If the reduction to concessional, (tax deductible), contributions caps to $25,000 is passed, combined with a tightening of non-concessional contributions limits, the question for those in their 40’s and 50’s with low superannuation balances might be, is how will it be possible to accumulate sufficient funds for retirement?

One option to consider is the use of a gearing strategy within a self-managed superannuation fund, in other words, using a limited-recourse borrowing arrangement, or LRBA for short. This will facilitate the purchase of a single asset, (such as a property), or a group of identical assets with the same market value, (such as a parcel of shares), with borrowed funds, which will ideally generate income on a regular basis and also a healthy capital gain. Income received on the investments combined with contributions made to the fund on behalf of members would be used to service the loan. The interest charges on the loan would also be allowable deductions against the funds income.

The desired outcome with a borrowing strategy such as this is that the total income and capital appreciation of the asset will be acceptably greater than the costs of the borrowing arrangement. For a couple with low balances in their self-managed fund, this provides the opportunity to acquire a high quality asset now with a market value significantly higher than their current member accounts. This would not be possible if they relied on their existing balances alone.

Clearly, the decision to enter such an arrangement and the asset choice should not be taken lightly and not without seeking expert advice beforehand, as the assumption is always that such loans can be serviced by continued contributions and does not necessarily allow for changes in circumstances.

One of the more significant superannuation related announcements in the Budget was the proposed limit on superannuation funds that could be applied towards pension accounts to $1.6m. This limit will be applied on a per member basis, not per fund, so for a husband and wife fund, the challenge will be to get as close to this limit for both members, rather than have unequal member balances, with one member significantly over the $1.6m limit and one below. Should this be an issue, there are a couple of ideas to consider:

Contributions splitting

This allows up to 85% of your taxed contributions, (ie the initial contribution after 15% tax has been deducted), to be then be transferred to your low balance spouse in the financial year following the one in which the initial contribution(s) were made. In addition, the split amount does not count towards the transferee’s contribution caps, so there is scope for additional amounts to be contributed for the transferee in the usual manner. There are a number of conditions which must be satisfied to allow a contribution split – so seek advice first.
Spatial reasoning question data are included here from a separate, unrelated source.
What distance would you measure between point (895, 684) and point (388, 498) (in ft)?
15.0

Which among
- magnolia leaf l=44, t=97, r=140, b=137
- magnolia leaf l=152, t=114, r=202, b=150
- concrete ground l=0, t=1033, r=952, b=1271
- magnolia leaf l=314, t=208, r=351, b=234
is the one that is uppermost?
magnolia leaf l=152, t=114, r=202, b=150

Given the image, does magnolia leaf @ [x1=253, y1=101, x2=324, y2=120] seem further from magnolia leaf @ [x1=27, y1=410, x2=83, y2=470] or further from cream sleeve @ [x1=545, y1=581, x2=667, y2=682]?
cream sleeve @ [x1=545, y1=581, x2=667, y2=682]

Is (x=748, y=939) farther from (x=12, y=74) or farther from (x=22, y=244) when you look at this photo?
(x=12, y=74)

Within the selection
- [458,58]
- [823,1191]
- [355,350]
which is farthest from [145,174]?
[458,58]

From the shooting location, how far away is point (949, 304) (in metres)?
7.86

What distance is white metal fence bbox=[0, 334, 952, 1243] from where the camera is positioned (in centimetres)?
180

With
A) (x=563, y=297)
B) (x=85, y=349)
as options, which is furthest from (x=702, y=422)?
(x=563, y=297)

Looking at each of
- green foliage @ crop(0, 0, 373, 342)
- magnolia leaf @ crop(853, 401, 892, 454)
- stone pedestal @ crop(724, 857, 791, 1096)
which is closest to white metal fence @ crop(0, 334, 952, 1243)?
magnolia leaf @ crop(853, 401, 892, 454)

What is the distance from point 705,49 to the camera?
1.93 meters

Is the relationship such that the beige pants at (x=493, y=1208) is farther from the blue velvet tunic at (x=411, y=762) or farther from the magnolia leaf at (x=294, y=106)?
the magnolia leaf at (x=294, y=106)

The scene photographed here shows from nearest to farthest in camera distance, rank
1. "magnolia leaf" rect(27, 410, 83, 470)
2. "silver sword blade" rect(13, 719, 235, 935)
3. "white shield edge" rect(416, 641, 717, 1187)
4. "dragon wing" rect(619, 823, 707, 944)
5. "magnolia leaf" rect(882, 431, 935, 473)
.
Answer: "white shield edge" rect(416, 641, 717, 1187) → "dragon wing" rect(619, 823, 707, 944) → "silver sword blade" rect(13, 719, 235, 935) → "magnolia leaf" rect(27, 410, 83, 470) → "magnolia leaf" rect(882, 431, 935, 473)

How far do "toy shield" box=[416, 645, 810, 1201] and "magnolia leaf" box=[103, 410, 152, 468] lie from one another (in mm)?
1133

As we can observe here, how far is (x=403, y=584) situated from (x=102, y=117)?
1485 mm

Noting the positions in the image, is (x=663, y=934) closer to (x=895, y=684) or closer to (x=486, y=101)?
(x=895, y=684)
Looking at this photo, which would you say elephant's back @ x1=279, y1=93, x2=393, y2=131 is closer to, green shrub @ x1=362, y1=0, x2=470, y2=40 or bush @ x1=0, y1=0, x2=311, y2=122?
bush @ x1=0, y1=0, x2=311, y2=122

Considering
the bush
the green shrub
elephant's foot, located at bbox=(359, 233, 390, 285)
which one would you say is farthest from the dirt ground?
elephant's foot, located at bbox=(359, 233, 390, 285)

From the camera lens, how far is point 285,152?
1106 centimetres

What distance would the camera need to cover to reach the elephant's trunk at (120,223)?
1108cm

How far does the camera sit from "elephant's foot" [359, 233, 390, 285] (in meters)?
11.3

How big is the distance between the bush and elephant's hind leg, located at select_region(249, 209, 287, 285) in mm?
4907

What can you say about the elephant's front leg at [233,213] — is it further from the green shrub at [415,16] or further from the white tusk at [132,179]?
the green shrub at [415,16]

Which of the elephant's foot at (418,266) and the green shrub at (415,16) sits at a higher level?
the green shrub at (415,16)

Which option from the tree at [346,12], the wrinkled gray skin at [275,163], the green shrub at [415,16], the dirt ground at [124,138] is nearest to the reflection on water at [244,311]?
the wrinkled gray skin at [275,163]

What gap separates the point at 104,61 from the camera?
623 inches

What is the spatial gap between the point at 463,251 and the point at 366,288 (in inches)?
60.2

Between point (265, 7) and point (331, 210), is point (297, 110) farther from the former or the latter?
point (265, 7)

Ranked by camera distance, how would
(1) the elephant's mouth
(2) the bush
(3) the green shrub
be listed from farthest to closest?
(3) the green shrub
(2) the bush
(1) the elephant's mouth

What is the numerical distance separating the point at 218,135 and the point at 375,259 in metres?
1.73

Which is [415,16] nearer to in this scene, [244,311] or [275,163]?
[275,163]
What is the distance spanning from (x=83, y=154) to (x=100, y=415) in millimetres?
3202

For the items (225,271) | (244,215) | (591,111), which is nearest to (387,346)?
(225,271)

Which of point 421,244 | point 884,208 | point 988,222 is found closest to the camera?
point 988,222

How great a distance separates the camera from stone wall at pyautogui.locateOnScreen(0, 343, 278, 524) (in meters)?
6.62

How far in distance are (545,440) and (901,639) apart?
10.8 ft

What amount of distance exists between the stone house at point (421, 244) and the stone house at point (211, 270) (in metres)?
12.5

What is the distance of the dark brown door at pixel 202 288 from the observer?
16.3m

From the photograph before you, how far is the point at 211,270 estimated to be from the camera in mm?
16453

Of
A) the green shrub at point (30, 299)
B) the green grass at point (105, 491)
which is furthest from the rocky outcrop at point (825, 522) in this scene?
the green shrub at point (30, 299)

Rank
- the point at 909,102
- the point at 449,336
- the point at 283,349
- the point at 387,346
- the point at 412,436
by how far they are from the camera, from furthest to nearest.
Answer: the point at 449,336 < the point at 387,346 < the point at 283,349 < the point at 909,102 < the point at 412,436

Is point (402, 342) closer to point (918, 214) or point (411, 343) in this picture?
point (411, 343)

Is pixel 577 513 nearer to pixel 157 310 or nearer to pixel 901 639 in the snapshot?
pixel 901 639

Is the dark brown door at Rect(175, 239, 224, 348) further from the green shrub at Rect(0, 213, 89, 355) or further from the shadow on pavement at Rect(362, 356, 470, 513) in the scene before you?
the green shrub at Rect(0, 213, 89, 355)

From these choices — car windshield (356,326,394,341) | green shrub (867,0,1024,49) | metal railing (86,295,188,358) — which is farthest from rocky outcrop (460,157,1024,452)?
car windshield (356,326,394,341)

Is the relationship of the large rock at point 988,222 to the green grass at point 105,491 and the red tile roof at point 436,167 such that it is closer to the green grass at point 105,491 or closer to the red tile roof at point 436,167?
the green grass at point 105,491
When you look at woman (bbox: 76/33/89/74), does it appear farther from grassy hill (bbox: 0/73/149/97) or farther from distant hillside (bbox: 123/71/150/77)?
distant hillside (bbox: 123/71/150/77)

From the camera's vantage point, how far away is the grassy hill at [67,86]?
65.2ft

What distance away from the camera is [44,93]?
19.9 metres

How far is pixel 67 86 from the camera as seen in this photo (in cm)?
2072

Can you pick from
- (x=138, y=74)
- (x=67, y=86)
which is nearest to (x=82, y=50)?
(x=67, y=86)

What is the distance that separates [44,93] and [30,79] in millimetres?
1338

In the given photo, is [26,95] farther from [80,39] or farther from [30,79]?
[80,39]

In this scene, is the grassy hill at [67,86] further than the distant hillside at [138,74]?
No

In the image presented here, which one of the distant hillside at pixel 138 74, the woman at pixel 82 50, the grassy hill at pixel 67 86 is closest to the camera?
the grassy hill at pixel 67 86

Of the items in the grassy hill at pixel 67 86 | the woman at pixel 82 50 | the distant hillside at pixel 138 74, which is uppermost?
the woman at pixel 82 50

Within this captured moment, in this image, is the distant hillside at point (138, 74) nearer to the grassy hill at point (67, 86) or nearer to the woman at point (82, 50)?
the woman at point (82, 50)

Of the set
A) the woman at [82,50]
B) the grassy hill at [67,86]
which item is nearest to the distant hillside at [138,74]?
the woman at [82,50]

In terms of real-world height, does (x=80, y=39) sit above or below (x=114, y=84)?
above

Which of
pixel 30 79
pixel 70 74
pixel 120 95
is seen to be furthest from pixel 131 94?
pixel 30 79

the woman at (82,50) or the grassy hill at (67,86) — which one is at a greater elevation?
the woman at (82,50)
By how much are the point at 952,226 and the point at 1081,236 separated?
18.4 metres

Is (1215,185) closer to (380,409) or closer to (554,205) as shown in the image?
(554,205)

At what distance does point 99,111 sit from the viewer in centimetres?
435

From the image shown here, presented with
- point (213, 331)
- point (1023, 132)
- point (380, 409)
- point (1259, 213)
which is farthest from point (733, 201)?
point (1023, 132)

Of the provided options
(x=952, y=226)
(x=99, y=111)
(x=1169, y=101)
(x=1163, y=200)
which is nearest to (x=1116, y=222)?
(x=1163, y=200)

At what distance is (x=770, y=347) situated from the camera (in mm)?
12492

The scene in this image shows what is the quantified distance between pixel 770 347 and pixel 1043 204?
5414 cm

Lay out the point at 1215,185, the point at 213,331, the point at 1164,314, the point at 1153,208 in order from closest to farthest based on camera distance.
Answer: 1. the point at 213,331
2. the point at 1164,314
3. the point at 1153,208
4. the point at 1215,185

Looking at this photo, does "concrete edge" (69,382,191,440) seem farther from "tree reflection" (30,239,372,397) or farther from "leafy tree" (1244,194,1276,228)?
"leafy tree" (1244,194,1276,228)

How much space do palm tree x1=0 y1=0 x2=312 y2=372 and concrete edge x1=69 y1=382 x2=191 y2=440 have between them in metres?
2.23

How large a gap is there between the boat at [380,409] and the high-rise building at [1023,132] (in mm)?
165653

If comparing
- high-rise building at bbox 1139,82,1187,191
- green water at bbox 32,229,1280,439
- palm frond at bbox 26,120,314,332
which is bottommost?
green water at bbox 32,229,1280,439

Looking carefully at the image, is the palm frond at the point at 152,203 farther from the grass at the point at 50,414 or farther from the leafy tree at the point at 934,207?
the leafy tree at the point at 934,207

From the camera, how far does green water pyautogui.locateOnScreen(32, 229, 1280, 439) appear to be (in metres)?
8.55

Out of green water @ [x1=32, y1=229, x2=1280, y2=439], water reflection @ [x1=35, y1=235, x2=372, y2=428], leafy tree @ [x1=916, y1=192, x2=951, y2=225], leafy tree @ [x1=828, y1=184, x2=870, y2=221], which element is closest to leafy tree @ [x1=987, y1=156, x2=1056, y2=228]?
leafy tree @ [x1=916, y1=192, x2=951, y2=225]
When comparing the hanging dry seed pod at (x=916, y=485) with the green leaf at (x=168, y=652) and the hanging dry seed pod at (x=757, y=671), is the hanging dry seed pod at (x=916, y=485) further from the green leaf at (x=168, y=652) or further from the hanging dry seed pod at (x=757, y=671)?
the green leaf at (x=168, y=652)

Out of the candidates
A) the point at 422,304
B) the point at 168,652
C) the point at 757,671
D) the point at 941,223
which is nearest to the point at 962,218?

Maximise the use of the low rate threshold

This is an amount, (currently $195,000) which can be withdrawn from a super fund by a member who is over their preservation age, but less than age 60, and is effectively free of tax. Bear in mind however, that a condition of release, such as retirement or permanent incapacity is required to access funds below age 65. These funds can then be contributed by the low balance member to boost their account.

Alternatively a member who is over age 60 and satisfies a condition of release, can withdraw any amount from their balance free of tax, under the current rules. This amount could then be contributed for the low balance member, bearing in mind the contribution caps for non-concessional contributions, which are currently $180,000 per financial year, or $540,000 under the three year “bring forward” rule, will be restricted to $100,000 per year or $300,000 over three years from 1 July 2017 under the recently announced changes to the Government’s planned superannuation amendments.